La remodelación del céntrico mercado de San Agustín convertirá en peceras dos pescaderías del enclave comercial merced a un plan que pretende impulsar el futuro de los establecimientos. La idea es cerrar con cristaleras los dos puestos del mercado situados en las esquinas de la calle principal para cambiar su orientación, cerrando su mostrador en el pasillo central y abriéndolo en el lateral.

En su proyecto de dinamización del mercado de San Agustín, el Ayuntamiento de Granada contempla dejar dicho pasillo central (del puesto 17 al 48) para nuevas actividades: floristerías, droguerías o tiendas de telefonía móvil, pero estas actividades no son compatibles con la actividad de los pescaderos, de ahí la necesidad de reubicar tres de los puestos de pescados de la zona.

De esta forma quedarán seis puestos vacíos en la calle principal que saldrán a concurso con la intención de introducir en este espacio comercial nuevas actividades que, eso sí, no supongan competencia para los puestos ya establecidos. La idea ha entusiasmado a los comerciantes, que llevan varios años esperando que se ponga en marcha este proyecto y que comiencen las obras. Los trabajos no se prolongarán durante más de cinco días pero todavía no tienen fecha de inicio.

"Queremos un compromiso del Ayuntamiento por escrito para que los comerciantes sepamos cuándo van a empezar las obras y ponernos de acuerdo para que afecten lo menos posible a nuestra actividad comercial", declaró el presidente de los comerciantes del mercado de San Agustín, José Carlos Rodríguez.

El proyecto de rehabilitación del mercado de San Agustín -con un presupuesto superior a los 13.000 euros- ya ha pasado por la junta de gobierno local del Ayuntamiento, por lo que los comerciantes no se explican a qué se debe el retraso en las obras. "Después de varios años de reivindicaciones los comerciantes estamos deseando ver algo tangible, que se materialice ya el proyecto", manifestó el presidente de los comerciantes, José Carlos Rodríguez.

El proyecto de revitalización del mercado de San Agustín ha tenido que sortear diversos avatares. El último, a finales de 2007, cuando la negativa de un pescadero a mover su instalación unos metros dejó en punto muerto el trabajo de varios años para poner en marcha el plan de dinamización del céntrico mercado.
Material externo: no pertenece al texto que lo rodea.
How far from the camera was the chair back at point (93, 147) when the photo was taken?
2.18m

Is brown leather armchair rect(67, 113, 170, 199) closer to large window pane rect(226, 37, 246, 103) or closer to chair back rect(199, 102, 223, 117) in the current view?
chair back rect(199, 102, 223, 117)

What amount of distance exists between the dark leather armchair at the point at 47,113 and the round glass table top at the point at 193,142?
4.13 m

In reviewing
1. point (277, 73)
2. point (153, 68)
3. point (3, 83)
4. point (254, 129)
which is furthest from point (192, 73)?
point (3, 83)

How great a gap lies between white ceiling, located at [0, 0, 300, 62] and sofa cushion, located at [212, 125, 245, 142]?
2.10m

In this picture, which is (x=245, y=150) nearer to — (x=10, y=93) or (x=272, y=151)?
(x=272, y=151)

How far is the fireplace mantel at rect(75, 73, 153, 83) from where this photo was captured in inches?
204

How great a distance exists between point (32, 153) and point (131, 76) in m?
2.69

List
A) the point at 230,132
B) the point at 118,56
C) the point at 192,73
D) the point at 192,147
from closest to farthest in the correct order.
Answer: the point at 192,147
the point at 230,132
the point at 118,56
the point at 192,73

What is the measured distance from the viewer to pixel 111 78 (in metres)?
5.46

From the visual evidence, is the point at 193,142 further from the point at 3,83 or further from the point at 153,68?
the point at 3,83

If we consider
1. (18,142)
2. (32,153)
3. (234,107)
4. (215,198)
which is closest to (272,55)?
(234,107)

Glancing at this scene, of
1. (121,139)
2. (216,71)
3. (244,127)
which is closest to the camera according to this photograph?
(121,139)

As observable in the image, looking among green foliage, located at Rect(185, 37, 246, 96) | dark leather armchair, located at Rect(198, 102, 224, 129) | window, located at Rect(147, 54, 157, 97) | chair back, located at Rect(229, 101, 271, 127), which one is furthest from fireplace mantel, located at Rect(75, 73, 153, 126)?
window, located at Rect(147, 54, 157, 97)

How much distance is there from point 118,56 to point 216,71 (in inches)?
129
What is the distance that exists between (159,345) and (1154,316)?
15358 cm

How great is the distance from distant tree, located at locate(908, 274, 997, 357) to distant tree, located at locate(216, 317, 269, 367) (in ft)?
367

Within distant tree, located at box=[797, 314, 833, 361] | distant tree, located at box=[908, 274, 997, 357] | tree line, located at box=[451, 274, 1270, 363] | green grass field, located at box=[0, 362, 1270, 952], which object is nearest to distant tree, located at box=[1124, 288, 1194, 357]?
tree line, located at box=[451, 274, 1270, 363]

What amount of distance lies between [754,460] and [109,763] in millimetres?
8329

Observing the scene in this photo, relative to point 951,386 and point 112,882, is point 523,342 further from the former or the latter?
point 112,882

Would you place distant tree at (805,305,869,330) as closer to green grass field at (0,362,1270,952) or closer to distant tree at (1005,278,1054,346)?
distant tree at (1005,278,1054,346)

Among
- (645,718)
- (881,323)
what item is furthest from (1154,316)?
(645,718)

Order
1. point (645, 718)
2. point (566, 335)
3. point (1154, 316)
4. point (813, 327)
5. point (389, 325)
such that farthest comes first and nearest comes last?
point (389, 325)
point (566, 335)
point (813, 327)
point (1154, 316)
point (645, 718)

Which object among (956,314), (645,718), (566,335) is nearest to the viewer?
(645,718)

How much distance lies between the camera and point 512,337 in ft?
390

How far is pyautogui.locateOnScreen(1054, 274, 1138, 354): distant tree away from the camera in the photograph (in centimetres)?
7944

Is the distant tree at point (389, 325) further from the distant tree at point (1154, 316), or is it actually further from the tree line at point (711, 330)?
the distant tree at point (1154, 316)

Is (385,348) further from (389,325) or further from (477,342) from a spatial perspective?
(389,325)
Los tres comercios afectados apenas tenían que moverse unos metros hasta otra calle aledaña para evitar que se mezclaran actividades muy dispares. Dos de los puestos implicados dieron su consentimiento, pero el tercero se negó bajo cualquier concepto a desplazarse de su ubicación original. La negativa del pescadero volvió a dejar en el aire el futuro del mercado de San Agustín.

Entonces, el Ayuntamiento alegó que debía disponer del consentimiento de todos y cada uno de los propietarios para llevar a cabo cualquier modificación. Sin embargo el Consistorio no tardó en verificar su potestad para llevar a cabo la remodelación contando simplemente con el beneplácito de la mayoría de los comerciantes, que no entendían cómo los compañeros se negaban a apoyar una idea tendente a relanzar el mercado. Desde entonces han pasado cinco meses.

Ahora, los comerciantes temen que el elevado coste al que ha salido a concurso el último puesto del mercado (cerca de 40.000 euros) suponga una traba a la hora de dar vida al enclave comercial ya que las personas interesadas se echarán atrás ante la imposibilidad de hacer frente a un desembolso tan elevado. De momento hay más de diez puestos vacíos esperando que la iniciativa particular les dé utilidad.

"Ojalá estuviera el proyecto en marcha antes de que termine el año, si se cumpliera esta fecha nos daríamos por satisfechos", exclaman los comerciantes del mercado mientras le piden al Ayuntamiento que tenga en cuenta las carencias que presenta la céntrica instalación.

La continua presencia de indigentes a las puertas del mercado es una de las principales quejas de los comerciantes que reclaman una mayor vigilancia policial de la zona para mejorar la imagen del mercado.